Against expectations, the experience gathered by several authors and
researchers shows that the biologic behavior of allografts is not much
different from the one described by Szilagyi et al.20,27-32
Similarly, at medium- and long-term, the occurrence of the graft degeneration
is verified, essentially by the disappearance of structural and cellular
elements that form the tunica media of the wall, which contributes to
its fragility and consequent complications showed in the clinical practice.

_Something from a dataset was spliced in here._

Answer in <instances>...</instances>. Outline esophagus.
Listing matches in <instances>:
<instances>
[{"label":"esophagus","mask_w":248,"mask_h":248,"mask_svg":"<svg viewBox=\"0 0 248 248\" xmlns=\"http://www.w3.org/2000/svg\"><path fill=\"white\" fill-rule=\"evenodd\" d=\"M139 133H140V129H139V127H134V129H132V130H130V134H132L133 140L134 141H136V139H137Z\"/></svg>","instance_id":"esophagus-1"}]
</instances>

Some attempts of explaining the phenomenon have been made, such as the
interference of a possible phenomenon of chronic immunological rejection,33,34
or pure mechanic failure.35 We have formulated
a very seducing hypothesis,32 based on
clinical and experimental data, which consists of the development of
a "degenerative ischemic mediopathy", as a consequence of the functional
exclusion of the vascularization of the graft wall, due to failure of
its nutritional networks of "vasa vasorum", which has a definite and
irremediable character.
Whatever
is the real explanation for the phenomenon, the reality is that cryopreserved
arterial allografts have been reducing their application field, due
to a limited duration of its viability, at medium- and long-term, a
fact which the experience of Wei Zhou et al.9
could not demonstrate because of the short follow-up period comprehended
by their study (mean of 8.3 months). Nevertheless, this reality will
not obligatorily avoid it as a therapeutic alternative for the revascularization
in infected fields. They are still particularly useful in the acute
stage of the infectious process, which, once started, may give place
to the prosthetic replacement that has a known durability. This is justified
especially for young individuals, who hope to have their lives prolonged.
We are sure that this is the real current indication of cryopreserved arterial allografts for the revascularization surgery in infected fields: to serve as bridge in the most critical stage of the infectious process, until favorable and indispensable conditions are obtained for a safer and long-lasting solution, which is still currently the prosthetic replacement.